Raspberry Pi 5: Challenges and Solutions in Bringing up an OpenGL/Vulkan Driv...
Raspberry Pi 5: Challenges and Solutions in Bringing up an OpenGL/Vulkan Driv...Raspberry Pi 5: Challenges and Solutions in Bringing up an OpenGL/Vulkan Driv...
Raspberry Pi 5: Challenges and Solutions in Bringing up an OpenGL/Vulkan Driv...
 
Scaling API-first – The story of a global engineering organization
Scaling API-first – The story of a global engineering organizationScaling API-first – The story of a global engineering organization
Scaling API-first – The story of a global engineering organization
 

Interactive and Context-Aware Tag Spell Check and Correction

  • 1. Interactive and Context-Aware Tag Spell Check and Correction F. Bonchi, Yahoo! Research Barcelona O. Frieder, Georgetown University, Washington DC, US F. M. Nardini, F. Silvestri, H. Vahabi, ISTI – CNR, Pisa, Italy
  • 3. Data Model: Weighteg Tag Co-occurrence Graph Consider the Neighborhoods of a tag’s contexts. Tags in these neighborhoods are ranked according to a measure function.
  • 5. Experimental Settings • We assess the effectiveness and the efficiency of our spell check and correction technique. • We run our experiments on a dataset of tags obtained by a crawl of YouTube videos: – 568,458 distinct videos – 5,817,896 tags in total • After preprocessing the dataset by removing noisy tags (i.e., the ones having a low frequency) the dataset contains 4,357,971 tags, 434,156 of which are unique. • Human editors to assess a random subset of 250 set of tags associated with the video.

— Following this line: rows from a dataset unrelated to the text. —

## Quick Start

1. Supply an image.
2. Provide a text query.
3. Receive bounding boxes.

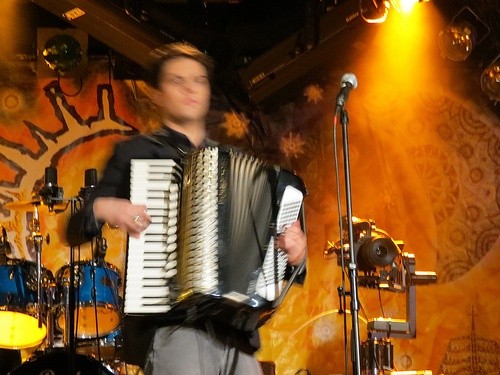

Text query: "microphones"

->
[38,167,59,206]
[335,73,358,111]
[79,168,97,200]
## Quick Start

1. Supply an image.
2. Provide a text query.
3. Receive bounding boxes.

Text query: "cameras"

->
[335,216,404,272]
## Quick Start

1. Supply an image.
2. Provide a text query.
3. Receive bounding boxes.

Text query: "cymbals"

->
[4,199,67,212]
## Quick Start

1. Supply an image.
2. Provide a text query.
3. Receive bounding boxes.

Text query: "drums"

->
[11,350,113,375]
[0,260,54,350]
[56,260,122,338]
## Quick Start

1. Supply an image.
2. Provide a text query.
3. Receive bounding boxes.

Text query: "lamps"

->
[36,27,88,79]
[480,54,500,106]
[438,6,491,61]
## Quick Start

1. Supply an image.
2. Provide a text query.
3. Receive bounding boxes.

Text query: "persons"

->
[64,45,306,374]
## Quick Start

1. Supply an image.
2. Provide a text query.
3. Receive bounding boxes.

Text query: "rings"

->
[133,215,141,222]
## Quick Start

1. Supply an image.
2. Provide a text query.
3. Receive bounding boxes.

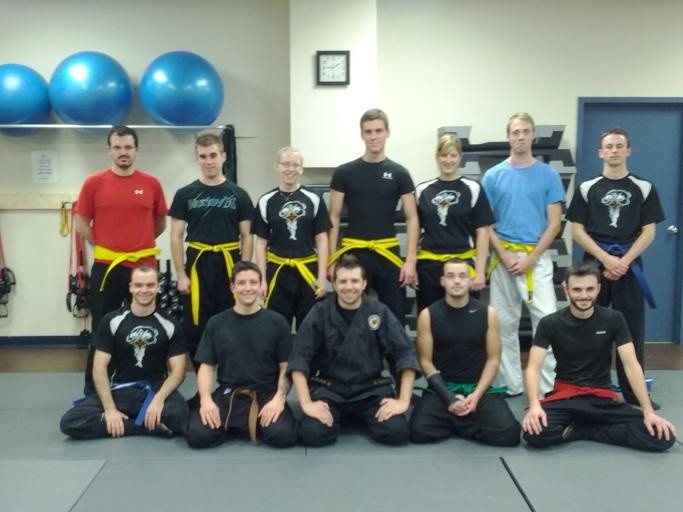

  • 8. Conclusions • We introduced a model for context-aware, interactive, tag spell check and correction: – our described approach exploits this context together with the available co-occurrences • of tags in a set of resources to provide an interactive tag spell correction. • Experiments on a dataset of tags coming from YouTube videos show that our method is effective and outperforms two important baselines. • We also prove that the method is efficient as it is able to check and correct a tag in two milliseconds with a good trade-off in terms of average precision and average coverage. In our future investigation, we intend to increase the degree of interactivity of the system by enabling “as-you-type” tag spell check and correction.